* _Work instructions_: Copy the following note on long-term debt in full, character for character.

The detail of long-term debt at September 30 for the year indicated is as follows:
2013 2012
Private Placement, fixed interest rates ranging from 5.2% to 6.6%, due 2013 to 2017 $ 1,040.0 $ 1,165.0
Senior Notes, fixed interest rate of 4.7%, due 2021 600.0 600.0
Senior Notes, fixed interest rate of 4.7%, due 2022, net of discount 498.8 498.6
Term Loan, repaid in December 2012 106.5
Total long-term debt, including current maturities 2,138.8 2,370.1
Less current portion 140.0 231.5
Total long-term debt $ 1,998.8 $ 2,138.6
The Company’s total borrowings were $2,237.8 at September 30, 2013, including $99.0 tied to variable interest rates. The
Company maintains total debt facilities of $2,687.8. The Company's Amended and Restated Revolving Credit Agreement,
which matures in 2016, currently provides for revolving credit loans and the issuance of letters of credit in an aggregate amount
of up to $450 at September 30, 2013. We had no outstanding borrowings under our revolving credit facility, and $438.5
remains available as of September 30, 2013, taking into account outstanding borrowings and $11.5 of outstanding letters of
credit.

* _Data shown_:
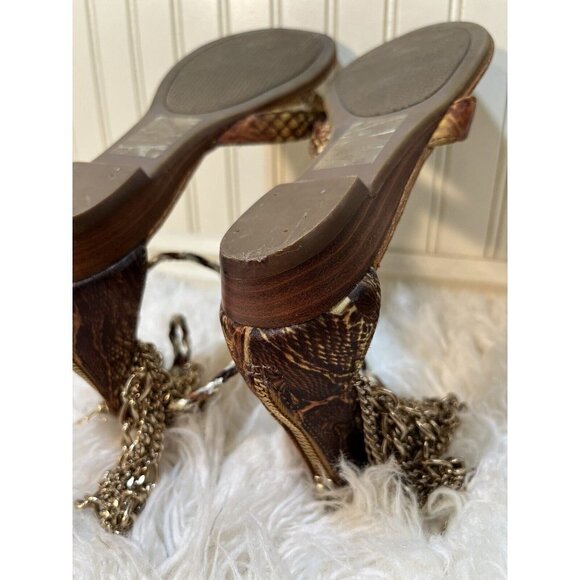 𝅺BAKERS JACKIE Sz 6.5 M Strappy Stiletto Gladiator  Sandals - Picture 7 of 11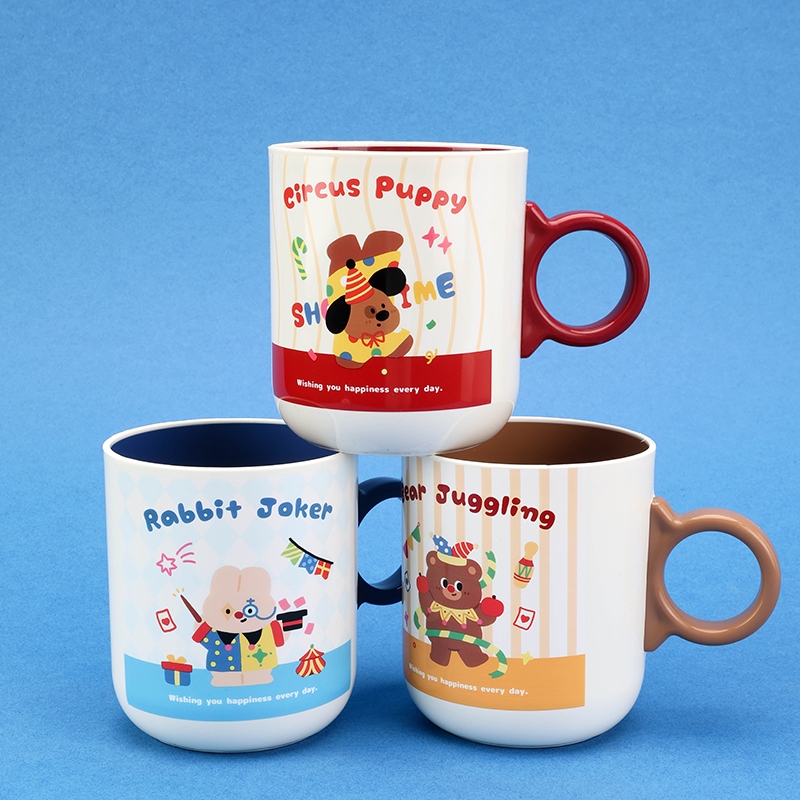 SZ-2218 Taza de Dibujos Animados de Dos Colores 3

* _Solution to this problem_:
The detail of long-term debt at September 30 for the year indicated is as follows:
2013 2012
Private Placement, fixed interest rates ranging from 5.2% to 6.6%, due 2013 to 2017 $ 1,040.0 $ 1,165.0
Senior Notes, fixed interest rate of 4.7%, due 2021 600.0 600.0
Senior Notes, fixed interest rate of 4.7%, due 2022, net of discount 498.8 498.6
Term Loan, repaid in December 2012 106.5
Total long-term debt, including current maturities 2,138.8 2,370.1
Less current portion 140.0 231.5
Total long-term debt $ 1,998.8 $ 2,138.6
The Company’s total borrowings were $2,237.8 at September 30, 2013, including $99.0 tied to variable interest rates. The
Company maintains total debt facilities of $2,687.8. The Company's Amended and Restated Revolving Credit Agreement,
which matures in 2016, currently provides for revolving credit loans and the issuance of letters of credit in an aggregate amount
of up to $450 at September 30, 2013. We had no outstanding borrowings under our revolving credit facility, and $438.5
remains available as of September 30, 2013, taking into account outstanding borrowings and $11.5 of outstanding letters of
credit.